Reset the initial bottle value
"""
self.initBlevel = self.observation_space.sample()
return self.initBlevel
import random
from collections import deque
from keras.models import Sequential
from keras.layers import Dense
from keras.optimizers import sgd
class DQNAgent:
def __init__(self, state_size, action_size):
self.state_size = state_size
self.action_size = action_size
self.memory = deque(maxlen=2000) # memory size
self.gamma = 0.99 # discount rate
self.epsilon = 1.0 # exploration rate
self.epsilon_min = 0.01 # minmun exploration rate
self.epsilon_decay = 0.99 # exploration decay
self.learning_rate = 0.001 # learning rate
self.model = self._build_model()
def _build_model(self):
# Neural Net for Deep-Q learning Model
model = Sequential()
model.add(Dense(256, input_dim=self.state_size, activation='relu'))

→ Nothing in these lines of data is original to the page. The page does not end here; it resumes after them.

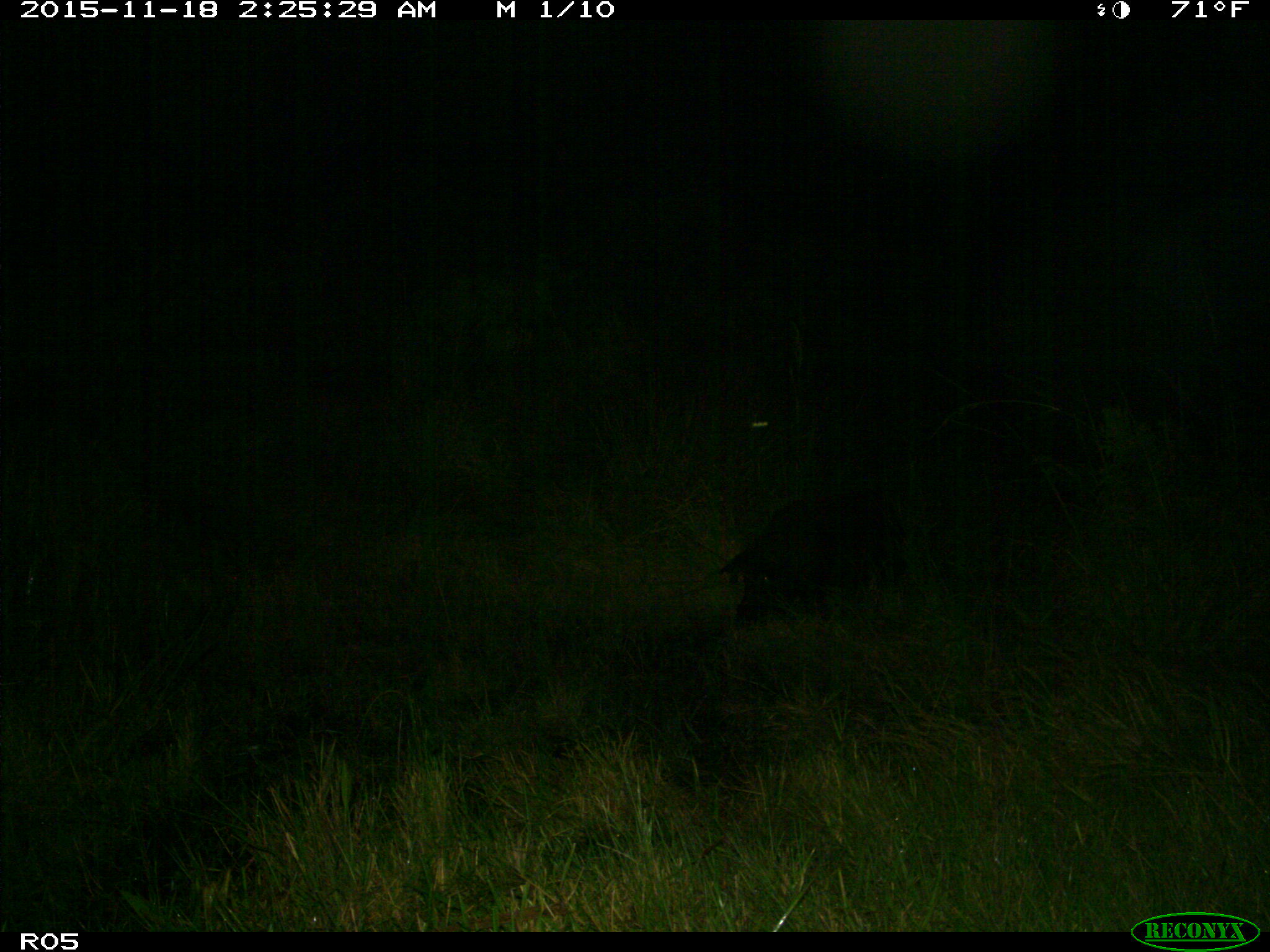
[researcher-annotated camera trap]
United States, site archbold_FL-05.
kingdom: Animalia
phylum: Chordata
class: Mammalia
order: Artiodactyla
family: Suidae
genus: Sus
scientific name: Sus scrofa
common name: wild boar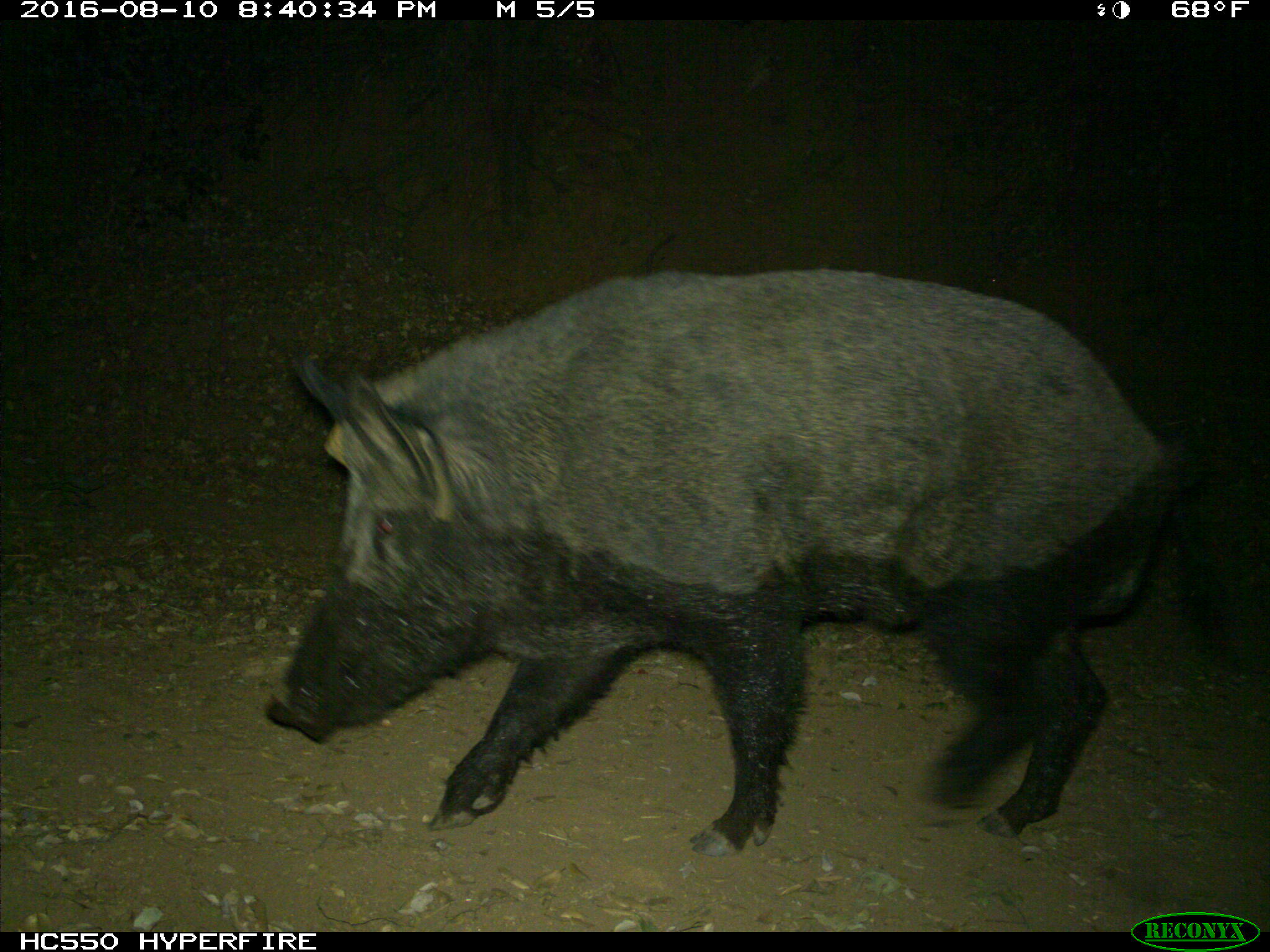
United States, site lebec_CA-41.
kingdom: Animalia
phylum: Chordata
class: Mammalia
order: Artiodactyla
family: Suidae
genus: Sus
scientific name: Sus scrofa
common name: wild boar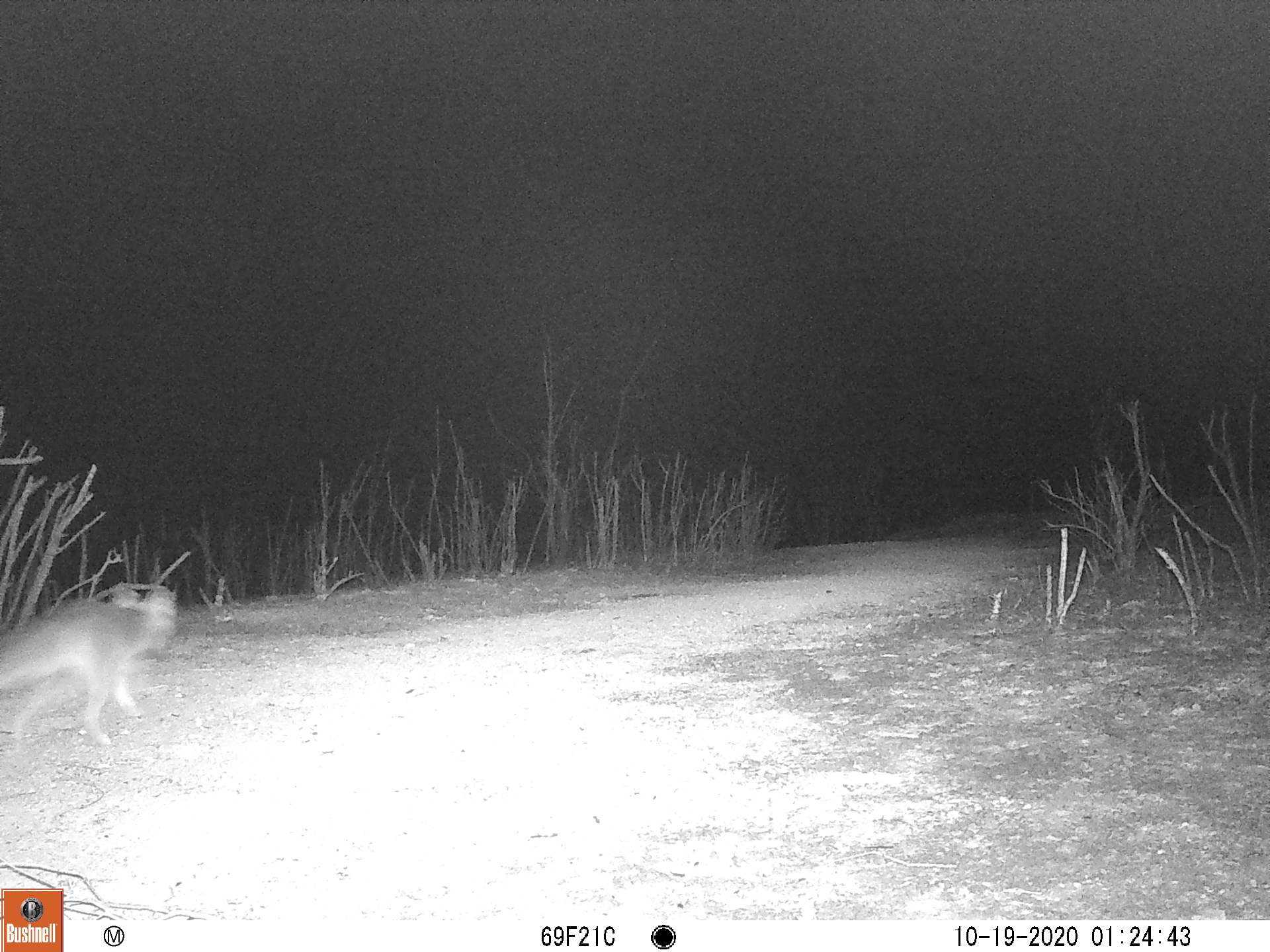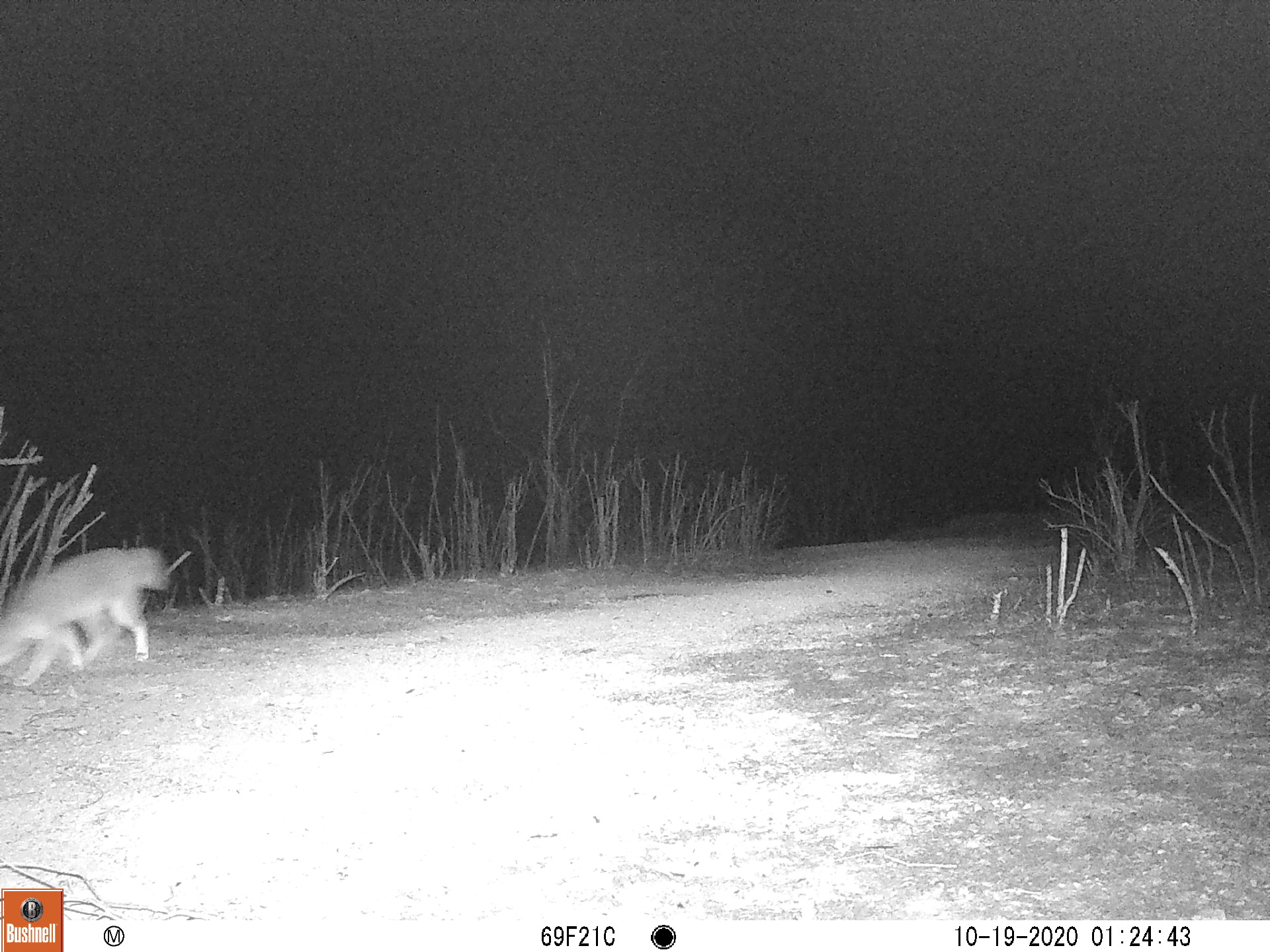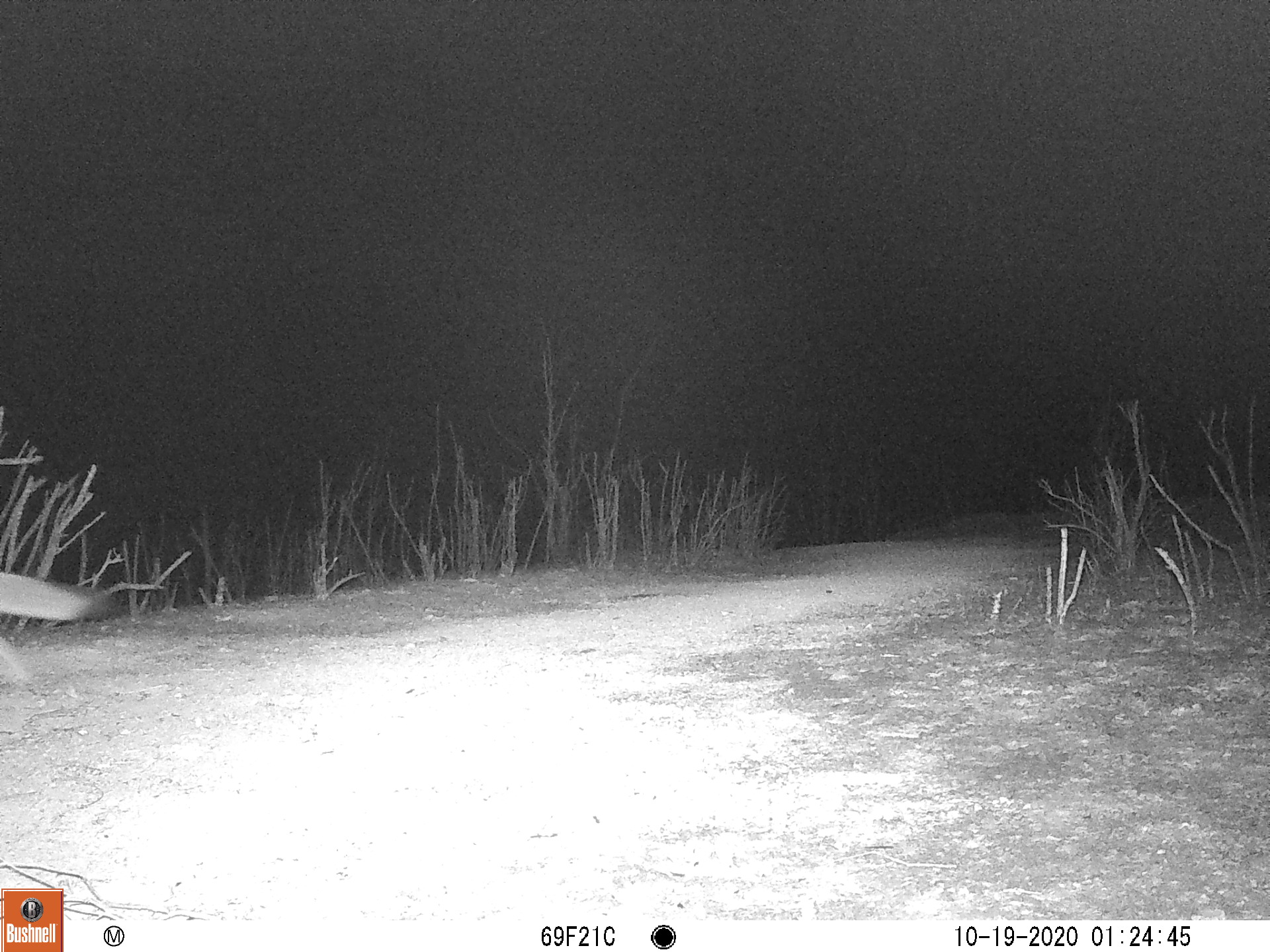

model.add(Dense(256, activation='relu'))
model.add(Dense(self.action_size, activation='linear'))
model.compile(loss='mse',
optimizer=sgd(lr=self.learning_rate))
return model
def remember(self, state, action, reward, next_state, done):
self.memory.append((state, action, reward, next_state, done))
def act(self, state):
if np.random.rand() <= self.epsilon:
return random.randrange(self.action_size)
act_values = self.model.predict(state)
return np.argmax(act_values[0]) # returns action
def replay(self, batch_size):
minibatch = random.sample(self.memory, batch_size)
for state, action, reward, next_state, done in minibatch:
target = reward
if not done:
target = (reward + self.gamma *
np.amax(self.model.predict(next_state)[0]))
target_f = self.model.predict(state)
target_f[0][action] = target
self.model.fit(state, target_f, epochs=1, verbose=0)
if self.epsilon > self.epsilon_min:
self.epsilon *= self.epsilon_decay
# create iSilo enviroment object
env = WaterEnv()
state_size = env.observation_space.shape[0]
action_size = env.action_space.n
minibatch = 32
# Initialize agent
agent = DQNAgent(state_size, action_size)
done = False
lReward = [] # carry the reward upto end of simulation
rewardAll = 0
XArray = [] # carry the actions upto end of simulation
EPOCHS = 1000
for e in range(EPOCHS):
#state = np.reshape(state, [1, 1])
# reset state in the beginning of each epoch
state = env.reset()
time_t = 0
rewardAll = 0
while True:
# Decide action
#state = np.reshape(state, [1, 1])
action = agent.act(state)
next_state,reward, done = env.step(action)
#reward = reward if not done else -10
# Remember the previous state, action, reward, and done
#next_state = np.reshape(next_state, [1, state_size])
agent.remember(state, action, reward, next_state, done)
# remembering the action for perfrormace check
XArray.append(action)
# Assign next_state the new current state for the next frame.
state = next_state
if done:
print(" episode: {}/{}, score: {}, e: {:.2}"
.format(e, EPOCHS, time_t, agent.epsilon))
break
rewardAll += reward
# experience and reply
if len(agent.memory) > minibatch:
agent.replay(minibatch)
lReward.append(rewardAll) # append the rewards
After running the 1000 epoch, I observed that agent has not learned anything. Unable to find out whats going wrong.